Friday, 22 February 2013

You don't always need to eat cake - fasting

We've been out for the last two hours, in a cold biting wind, watching Prince Charles open the village shop. Like visitors at a zoo, trying to catch a glimpse of an exotic animal. My fingers were frozen but a brisk walk up a steep hill, pushing my sleeping daughter in the buggy, soon warmed me up.

It's 2pm and we're home now. There's a hot cup of coffee steaming next to me. But there's no milk in it and I'm resisting the banana muffins sitting waiting in the tin on the shelf. Today I'm fasting.

It's my second day of fasting in my first week of the lifestyle advocated by Dr Micheal Mosely. And it's probably the first time I've felt weak. My whole body feels cold and what I really need is a cup of strong milky tea accompanied by some kind of cake.

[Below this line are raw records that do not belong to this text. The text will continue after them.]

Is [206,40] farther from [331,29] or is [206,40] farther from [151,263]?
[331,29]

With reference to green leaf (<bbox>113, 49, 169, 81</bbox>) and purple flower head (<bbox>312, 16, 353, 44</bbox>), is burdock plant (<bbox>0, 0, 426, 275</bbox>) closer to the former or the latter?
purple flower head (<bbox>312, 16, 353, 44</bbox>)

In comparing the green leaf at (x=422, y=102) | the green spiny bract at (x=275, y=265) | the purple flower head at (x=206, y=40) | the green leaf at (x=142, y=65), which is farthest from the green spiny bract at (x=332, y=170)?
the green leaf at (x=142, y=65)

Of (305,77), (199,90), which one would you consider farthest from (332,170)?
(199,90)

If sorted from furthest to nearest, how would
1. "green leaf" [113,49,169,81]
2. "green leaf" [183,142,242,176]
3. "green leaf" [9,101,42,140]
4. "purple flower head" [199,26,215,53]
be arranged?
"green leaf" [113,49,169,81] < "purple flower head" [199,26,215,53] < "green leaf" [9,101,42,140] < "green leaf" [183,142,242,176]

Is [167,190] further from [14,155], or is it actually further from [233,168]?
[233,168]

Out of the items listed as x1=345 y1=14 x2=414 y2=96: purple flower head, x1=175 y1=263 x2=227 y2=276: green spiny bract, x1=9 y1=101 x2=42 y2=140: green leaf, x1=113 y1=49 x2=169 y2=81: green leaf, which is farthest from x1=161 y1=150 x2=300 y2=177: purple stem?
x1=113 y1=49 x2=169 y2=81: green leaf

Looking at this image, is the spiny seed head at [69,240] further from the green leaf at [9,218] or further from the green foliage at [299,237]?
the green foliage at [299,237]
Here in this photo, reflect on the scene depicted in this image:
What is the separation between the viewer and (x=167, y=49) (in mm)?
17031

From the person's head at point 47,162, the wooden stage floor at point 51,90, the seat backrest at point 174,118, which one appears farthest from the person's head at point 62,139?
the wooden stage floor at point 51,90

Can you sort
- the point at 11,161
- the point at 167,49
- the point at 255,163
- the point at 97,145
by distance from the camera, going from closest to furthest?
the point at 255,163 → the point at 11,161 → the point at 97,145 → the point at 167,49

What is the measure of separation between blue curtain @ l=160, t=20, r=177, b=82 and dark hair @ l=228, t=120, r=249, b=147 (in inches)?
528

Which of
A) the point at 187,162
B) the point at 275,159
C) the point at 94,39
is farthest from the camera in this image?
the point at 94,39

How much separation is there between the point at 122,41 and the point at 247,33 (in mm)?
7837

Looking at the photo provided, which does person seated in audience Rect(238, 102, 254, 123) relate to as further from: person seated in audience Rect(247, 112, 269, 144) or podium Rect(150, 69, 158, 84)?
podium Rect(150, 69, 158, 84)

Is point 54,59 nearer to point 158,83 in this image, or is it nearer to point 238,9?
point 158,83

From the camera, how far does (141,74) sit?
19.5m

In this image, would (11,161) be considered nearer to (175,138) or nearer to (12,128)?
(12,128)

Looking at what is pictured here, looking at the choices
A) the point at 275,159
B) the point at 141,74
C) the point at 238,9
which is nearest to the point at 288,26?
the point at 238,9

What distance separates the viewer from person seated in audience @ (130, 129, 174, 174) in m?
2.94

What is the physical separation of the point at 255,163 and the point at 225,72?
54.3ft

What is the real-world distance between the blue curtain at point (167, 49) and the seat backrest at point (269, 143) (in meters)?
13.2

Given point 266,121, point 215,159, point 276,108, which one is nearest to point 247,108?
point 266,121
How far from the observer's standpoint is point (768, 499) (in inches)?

Weirdly, I'm really enjoying it. It makes me feel good, energised, bright. I don't feel like I've given anything up, deprived or even hungry. The empty stomach feeling is actually really nice.

So is fasting another fad diet for those lazy arses who can't be bothered to change to a healthy lifestyle?

It's not just about losing weight, there's a lot of science behind fasting. It's claimed to lengthen life expectancy, can reduce levels of IGF-1 (insulin-like growth factor 1, which leads to accelerated ageing), switches on DNA repair genes and reduces blood pressure, cholesterol and glucose levels.

I'm simply controlling what I'm eating to get the maximum health benefits, but only for two out of seven days. On the other days I can eat what I like but that's not happening. I'm questioning everything I eat (now that I know I can go for most of the day without). It's already having an impact on the rest of my diet.

So it turns out I don't always need milk in my coffee and I don't always need cake after a walk. Who knew?